▶ To be done
Begin with the line that contains "From the black racing tyre at" and transcribe each line after it, up to and including the last line of the listing below.

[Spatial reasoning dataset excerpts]
§ §

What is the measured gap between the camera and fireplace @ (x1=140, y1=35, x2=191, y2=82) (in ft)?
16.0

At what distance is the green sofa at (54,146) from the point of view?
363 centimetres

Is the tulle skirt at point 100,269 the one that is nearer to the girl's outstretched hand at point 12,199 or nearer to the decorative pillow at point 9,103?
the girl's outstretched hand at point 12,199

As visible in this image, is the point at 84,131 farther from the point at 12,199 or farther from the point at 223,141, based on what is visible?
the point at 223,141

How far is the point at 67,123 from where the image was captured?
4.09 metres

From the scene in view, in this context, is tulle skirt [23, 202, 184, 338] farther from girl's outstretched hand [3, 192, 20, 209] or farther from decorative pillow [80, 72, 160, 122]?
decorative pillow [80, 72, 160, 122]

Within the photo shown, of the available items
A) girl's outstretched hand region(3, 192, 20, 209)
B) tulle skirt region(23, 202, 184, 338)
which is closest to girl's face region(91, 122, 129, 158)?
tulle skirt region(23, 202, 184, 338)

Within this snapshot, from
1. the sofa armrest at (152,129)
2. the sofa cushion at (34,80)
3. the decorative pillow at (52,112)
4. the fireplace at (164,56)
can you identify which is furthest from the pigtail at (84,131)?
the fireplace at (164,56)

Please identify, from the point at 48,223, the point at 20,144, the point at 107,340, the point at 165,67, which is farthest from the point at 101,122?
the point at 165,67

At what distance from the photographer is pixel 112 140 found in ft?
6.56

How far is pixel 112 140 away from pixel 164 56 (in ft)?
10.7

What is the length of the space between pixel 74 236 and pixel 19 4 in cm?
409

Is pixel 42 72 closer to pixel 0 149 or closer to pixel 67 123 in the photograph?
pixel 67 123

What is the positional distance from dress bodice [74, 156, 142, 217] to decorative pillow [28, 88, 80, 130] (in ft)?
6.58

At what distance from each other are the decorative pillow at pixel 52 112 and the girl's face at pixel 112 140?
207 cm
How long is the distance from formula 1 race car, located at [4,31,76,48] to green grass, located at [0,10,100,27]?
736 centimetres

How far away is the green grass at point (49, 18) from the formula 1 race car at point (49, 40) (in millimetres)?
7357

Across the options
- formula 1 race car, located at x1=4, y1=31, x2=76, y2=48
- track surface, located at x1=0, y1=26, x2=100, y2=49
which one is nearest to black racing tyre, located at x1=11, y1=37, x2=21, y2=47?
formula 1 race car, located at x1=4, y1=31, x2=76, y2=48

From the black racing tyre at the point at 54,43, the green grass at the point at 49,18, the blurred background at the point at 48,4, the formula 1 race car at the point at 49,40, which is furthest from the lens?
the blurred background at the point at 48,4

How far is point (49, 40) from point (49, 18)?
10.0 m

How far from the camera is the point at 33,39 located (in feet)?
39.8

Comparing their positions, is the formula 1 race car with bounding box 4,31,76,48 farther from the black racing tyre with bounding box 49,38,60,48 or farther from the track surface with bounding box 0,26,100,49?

§ §

▶ Problem solution
From the black racing tyre at the point at 54,43, the green grass at the point at 49,18, the blurred background at the point at 48,4, the formula 1 race car at the point at 49,40, which is furthest from the lens?
the blurred background at the point at 48,4

How far is point (49, 40) from point (49, 18)?
10.0 m

How far from the camera is the point at 33,39 located (in feet)?
39.8

Comparing their positions, is the formula 1 race car with bounding box 4,31,76,48 farther from the black racing tyre with bounding box 49,38,60,48 or farther from the track surface with bounding box 0,26,100,49?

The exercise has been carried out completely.